Jeanne Cherhal définit l’Amitour – A cinq ans, je suis devenue terre à terre

Oui, il y a de vraies têtes de bois, terriblement agaçants et pour lesquels on éprouve une « solide tendresse », une « admiration » certaine, qui se sont étoffées d’année en année.

Si vous aimez marcher dans les feuilles l’automne, si discrètement (ou pas d’ailleurs) vous aimez sauter dans les flaques d’eau, s’il vous arrive de prendre une décision en fonction du nombre de feux verts/rouge que allez croiser, si vous arrivez en retard parce que vous avez pris en photo un arc-en-ciel pour un ami, alors le livre de Cherhal est fait pour vous.
Les fans de la chanteuse pourront aussi y trouver leur bonheur je pense, avec des incursions dans son univers très personnel.

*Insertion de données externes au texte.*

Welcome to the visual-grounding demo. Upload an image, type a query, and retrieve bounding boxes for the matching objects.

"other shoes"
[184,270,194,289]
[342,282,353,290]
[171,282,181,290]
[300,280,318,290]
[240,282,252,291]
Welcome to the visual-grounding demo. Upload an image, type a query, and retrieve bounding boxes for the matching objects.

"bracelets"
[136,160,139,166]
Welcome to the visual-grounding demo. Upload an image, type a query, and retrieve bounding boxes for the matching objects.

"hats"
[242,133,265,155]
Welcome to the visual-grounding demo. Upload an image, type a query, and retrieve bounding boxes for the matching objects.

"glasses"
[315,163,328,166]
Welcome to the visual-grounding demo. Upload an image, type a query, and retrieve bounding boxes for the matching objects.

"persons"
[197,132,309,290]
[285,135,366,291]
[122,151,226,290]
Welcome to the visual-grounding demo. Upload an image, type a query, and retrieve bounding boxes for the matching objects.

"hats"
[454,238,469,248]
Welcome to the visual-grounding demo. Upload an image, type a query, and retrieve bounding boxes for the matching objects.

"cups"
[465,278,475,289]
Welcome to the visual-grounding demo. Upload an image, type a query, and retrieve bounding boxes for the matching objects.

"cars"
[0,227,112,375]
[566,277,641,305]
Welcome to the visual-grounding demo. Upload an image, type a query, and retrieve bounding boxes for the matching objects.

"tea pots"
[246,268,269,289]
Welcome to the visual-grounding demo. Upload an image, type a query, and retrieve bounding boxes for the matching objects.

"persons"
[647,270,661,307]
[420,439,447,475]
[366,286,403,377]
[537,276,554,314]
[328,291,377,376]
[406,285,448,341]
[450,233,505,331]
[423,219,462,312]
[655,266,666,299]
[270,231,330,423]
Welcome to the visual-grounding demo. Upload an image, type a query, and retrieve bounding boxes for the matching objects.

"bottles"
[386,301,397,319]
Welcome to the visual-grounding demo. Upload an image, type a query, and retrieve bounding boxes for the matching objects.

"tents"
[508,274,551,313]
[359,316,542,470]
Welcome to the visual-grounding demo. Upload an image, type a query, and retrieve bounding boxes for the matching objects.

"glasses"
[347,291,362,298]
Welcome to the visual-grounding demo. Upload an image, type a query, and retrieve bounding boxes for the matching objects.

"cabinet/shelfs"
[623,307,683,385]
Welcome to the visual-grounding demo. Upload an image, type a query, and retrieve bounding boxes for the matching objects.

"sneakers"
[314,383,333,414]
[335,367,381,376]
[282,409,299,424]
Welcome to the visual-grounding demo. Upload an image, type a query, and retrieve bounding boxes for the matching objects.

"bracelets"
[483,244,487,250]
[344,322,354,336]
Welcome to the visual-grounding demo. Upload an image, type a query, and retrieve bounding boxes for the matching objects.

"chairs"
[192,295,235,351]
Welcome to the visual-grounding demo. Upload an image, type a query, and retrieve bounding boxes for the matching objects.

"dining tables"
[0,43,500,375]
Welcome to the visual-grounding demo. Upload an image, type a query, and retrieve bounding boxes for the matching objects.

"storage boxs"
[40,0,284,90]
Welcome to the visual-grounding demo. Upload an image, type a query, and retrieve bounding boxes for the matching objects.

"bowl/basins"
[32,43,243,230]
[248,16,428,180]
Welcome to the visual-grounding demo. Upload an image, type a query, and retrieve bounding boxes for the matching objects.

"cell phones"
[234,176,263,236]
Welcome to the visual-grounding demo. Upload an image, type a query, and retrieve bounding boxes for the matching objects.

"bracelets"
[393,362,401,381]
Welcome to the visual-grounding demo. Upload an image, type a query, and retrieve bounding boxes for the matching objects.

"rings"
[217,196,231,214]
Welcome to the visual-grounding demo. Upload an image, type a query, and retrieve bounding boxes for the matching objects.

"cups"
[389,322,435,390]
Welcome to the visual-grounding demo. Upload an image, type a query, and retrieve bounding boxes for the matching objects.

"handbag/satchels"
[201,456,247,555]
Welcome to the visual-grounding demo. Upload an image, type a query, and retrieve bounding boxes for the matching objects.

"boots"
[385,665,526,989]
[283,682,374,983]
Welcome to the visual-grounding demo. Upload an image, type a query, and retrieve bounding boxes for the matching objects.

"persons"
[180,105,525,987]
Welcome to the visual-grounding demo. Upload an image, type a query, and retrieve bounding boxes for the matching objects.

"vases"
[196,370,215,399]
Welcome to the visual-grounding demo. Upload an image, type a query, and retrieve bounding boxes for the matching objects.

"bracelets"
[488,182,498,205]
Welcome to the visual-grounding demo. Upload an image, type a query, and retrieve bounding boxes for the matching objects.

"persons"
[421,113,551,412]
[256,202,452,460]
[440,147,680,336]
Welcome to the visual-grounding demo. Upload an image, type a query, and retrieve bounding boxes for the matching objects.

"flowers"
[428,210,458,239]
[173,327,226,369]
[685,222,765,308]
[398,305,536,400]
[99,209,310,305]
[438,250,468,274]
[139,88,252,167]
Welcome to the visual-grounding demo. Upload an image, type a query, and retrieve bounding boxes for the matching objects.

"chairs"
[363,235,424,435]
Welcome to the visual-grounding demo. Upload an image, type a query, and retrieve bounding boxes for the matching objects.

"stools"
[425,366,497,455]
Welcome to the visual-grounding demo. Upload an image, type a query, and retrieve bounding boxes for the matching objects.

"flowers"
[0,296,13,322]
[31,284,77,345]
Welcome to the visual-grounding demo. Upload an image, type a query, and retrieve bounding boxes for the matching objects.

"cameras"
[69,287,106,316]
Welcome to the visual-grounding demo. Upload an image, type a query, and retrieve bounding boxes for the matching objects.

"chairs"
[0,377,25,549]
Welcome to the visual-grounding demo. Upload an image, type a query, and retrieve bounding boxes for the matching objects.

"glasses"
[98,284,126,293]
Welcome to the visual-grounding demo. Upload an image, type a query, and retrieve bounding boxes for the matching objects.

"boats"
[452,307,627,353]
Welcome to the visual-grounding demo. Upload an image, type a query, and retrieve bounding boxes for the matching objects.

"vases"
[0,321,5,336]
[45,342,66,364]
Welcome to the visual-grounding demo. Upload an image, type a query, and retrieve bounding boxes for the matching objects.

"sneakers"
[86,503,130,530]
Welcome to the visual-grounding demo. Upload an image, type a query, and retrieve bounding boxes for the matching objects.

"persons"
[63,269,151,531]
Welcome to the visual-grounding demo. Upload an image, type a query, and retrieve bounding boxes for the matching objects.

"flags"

Ni monologue ni vraiment mémoires, surtout pas journal, ce livre est atypique. Jeanne Cherhal présente son petit livre comme un glossaire dont le dictionnaire Larousse nous donne la définition suivante : « recueil de gloses » c’est-à-dire « explication de quelques mots obscurs d’une langue par d’autres mots plus intelligibles ». Un glossaire plein de poésie mais une poésie non conventionnelle.

De fait, même si certains éléments se recoupent, il n’y a pas de récit à proprement parler : chaque mot conduit à/est un récit, c’est l’essence même du glossaire. Ici, l’autrice teinte ses définitions d’émotions et de souvenirs personnels. Beaucoup d’humour, peut-être encore plus d’amour (amical, familial), une pointe de féminisme, un soupçon de noirceur. On s’enchante et on déchante rarement. Des mots, des passages m’ont touché plus que d’autres.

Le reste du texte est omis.